Another thing noticed, is that I bought "slower" RAM (timing: 18 22 22 42 vs 16 19 19 39) and apparently faster RAM benefits the rayon parallel sort, probably because there are more accesses to the RAM (so it is why benchmarks are not consistent with previous version, because I have slower RAM) (benchmarks are running, it takes times...)
Yes I know, but I like challenge, it was a good one And indeed, yes, thanks for the reporting, a bug was found and fixed
I pusblish version 1.2.0 I would be very happy if you could test it on your big big array :)
Fantastic. 130 billion random keys (1TB of data) in 850s.

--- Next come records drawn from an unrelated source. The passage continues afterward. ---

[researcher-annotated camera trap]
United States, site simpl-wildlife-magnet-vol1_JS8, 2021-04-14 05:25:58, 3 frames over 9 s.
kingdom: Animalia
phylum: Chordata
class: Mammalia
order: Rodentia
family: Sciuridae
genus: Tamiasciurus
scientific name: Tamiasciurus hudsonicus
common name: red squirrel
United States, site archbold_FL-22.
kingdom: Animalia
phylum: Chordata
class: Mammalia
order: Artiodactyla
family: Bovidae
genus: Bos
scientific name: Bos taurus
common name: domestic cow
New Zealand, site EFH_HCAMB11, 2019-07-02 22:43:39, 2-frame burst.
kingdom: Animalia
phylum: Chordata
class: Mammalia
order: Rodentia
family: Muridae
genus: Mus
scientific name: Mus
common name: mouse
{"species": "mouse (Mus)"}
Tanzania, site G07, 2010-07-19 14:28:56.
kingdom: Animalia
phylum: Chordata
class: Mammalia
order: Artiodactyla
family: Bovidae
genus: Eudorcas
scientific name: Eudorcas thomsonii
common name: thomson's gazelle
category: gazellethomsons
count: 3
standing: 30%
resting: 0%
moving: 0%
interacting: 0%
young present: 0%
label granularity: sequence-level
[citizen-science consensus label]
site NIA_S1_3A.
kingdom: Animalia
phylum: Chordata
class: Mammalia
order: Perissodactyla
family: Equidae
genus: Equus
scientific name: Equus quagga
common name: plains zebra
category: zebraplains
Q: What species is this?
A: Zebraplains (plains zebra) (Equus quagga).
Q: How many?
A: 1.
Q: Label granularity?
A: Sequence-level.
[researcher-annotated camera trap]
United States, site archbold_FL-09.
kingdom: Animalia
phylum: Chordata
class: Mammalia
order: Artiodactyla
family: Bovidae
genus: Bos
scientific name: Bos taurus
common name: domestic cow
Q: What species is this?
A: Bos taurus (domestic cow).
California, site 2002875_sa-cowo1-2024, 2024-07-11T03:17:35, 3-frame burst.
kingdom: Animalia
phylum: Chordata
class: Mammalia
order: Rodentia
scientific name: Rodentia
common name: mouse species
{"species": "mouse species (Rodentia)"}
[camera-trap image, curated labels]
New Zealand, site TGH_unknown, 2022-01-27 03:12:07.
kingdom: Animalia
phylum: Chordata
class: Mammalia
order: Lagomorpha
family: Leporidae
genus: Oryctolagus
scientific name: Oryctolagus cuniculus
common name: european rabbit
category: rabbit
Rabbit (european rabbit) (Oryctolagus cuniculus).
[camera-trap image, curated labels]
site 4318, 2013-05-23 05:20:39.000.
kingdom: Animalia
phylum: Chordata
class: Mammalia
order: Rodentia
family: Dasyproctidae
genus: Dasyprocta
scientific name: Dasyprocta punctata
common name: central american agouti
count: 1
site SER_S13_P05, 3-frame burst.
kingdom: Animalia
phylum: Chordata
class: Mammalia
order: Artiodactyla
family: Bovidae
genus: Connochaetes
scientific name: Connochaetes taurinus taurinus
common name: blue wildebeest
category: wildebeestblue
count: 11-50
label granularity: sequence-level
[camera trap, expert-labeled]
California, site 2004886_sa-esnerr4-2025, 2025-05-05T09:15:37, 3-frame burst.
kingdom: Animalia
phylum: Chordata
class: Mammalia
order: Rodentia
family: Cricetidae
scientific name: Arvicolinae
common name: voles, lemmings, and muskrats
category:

That's two times faster than Boost's indirect block sort, four times faster than Rayon parallel PDQsort. You nailed it!
OK, admittedly I did not check that the result is correct LOL. 😂
If you want to do some testing with 1TB, I can give you access back again. Let me know...
Oh, I am so happy! I would love to do some tests with 1TB of RAM I will send you an ssh public key, but this weekend, because I have a busy week at work, thank.
Your account is still there, I just have to enable it. I need the hardware for a few days and then I'll do it.
Sorry, a student is using the hardware for this thesis. I'll let you know when it's available again...
It would be nice to have the multithreaded version to choose the number of threads. I've tried going from 2 to 40 and somewhere after 20 the sort becomes actually slower (I guess because of the cost of thread handling). Or at least some guidelines in the documentation. Thanks for a great crate!